**DIRECTIVE**
Please count the lines in the material below that contain the word "farthest" and give only that number.

:: STORED RECORDS ::

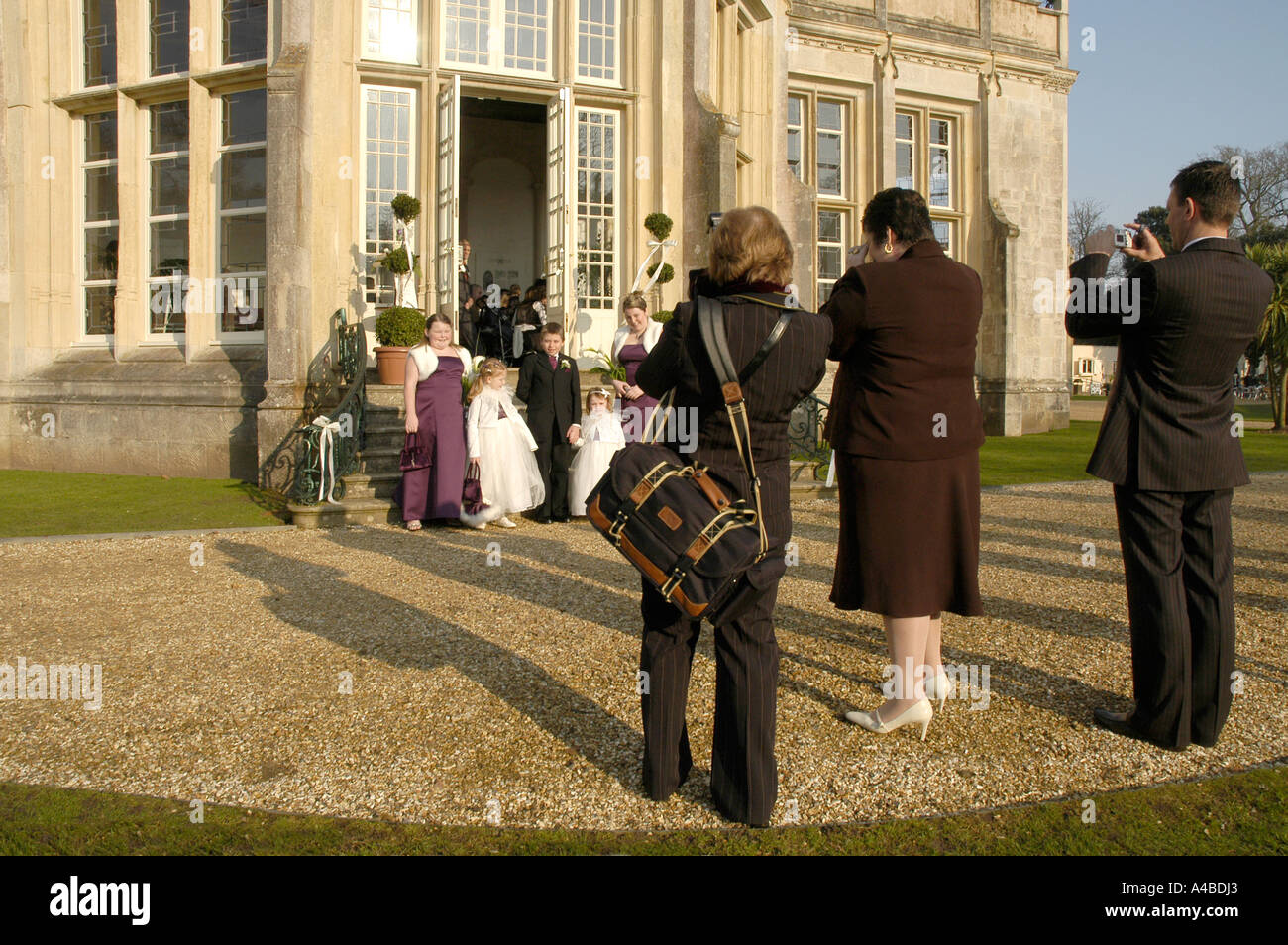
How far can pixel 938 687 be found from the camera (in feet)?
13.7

:::
:: STORED RECORDS ::

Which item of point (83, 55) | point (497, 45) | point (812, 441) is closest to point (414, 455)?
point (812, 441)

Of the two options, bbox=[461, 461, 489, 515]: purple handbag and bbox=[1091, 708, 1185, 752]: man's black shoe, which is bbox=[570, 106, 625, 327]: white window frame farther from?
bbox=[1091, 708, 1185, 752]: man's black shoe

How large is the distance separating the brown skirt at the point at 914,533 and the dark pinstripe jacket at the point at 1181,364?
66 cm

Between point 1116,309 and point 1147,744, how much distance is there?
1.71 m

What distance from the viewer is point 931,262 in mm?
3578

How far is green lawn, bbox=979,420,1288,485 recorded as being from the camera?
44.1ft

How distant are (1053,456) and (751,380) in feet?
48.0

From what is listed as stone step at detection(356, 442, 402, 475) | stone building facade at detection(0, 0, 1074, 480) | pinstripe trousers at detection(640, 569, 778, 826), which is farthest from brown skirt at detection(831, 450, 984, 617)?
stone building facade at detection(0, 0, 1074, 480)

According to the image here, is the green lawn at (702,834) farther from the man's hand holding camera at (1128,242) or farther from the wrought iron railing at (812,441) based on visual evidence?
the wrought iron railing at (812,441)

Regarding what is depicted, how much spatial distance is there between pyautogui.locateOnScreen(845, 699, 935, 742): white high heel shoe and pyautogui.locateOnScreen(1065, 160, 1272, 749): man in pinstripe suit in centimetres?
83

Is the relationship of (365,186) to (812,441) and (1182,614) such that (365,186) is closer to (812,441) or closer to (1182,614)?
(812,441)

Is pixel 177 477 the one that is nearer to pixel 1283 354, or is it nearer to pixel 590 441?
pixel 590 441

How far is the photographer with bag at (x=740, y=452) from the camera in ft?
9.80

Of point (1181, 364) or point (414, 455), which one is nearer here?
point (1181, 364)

:::
:: STORED RECORDS ::

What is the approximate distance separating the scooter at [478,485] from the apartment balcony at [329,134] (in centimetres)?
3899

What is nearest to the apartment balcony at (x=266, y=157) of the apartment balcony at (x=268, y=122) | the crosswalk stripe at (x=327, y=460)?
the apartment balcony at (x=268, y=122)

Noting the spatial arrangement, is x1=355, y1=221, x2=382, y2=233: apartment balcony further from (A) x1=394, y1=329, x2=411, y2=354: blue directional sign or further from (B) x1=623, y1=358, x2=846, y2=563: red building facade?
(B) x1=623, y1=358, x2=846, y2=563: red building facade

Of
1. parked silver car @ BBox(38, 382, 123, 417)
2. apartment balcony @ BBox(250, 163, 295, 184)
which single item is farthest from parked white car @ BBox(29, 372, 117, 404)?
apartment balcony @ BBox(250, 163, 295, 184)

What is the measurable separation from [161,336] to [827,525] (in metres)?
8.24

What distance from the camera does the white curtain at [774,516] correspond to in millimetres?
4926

:::

**COMPLETE RESPONSE**
2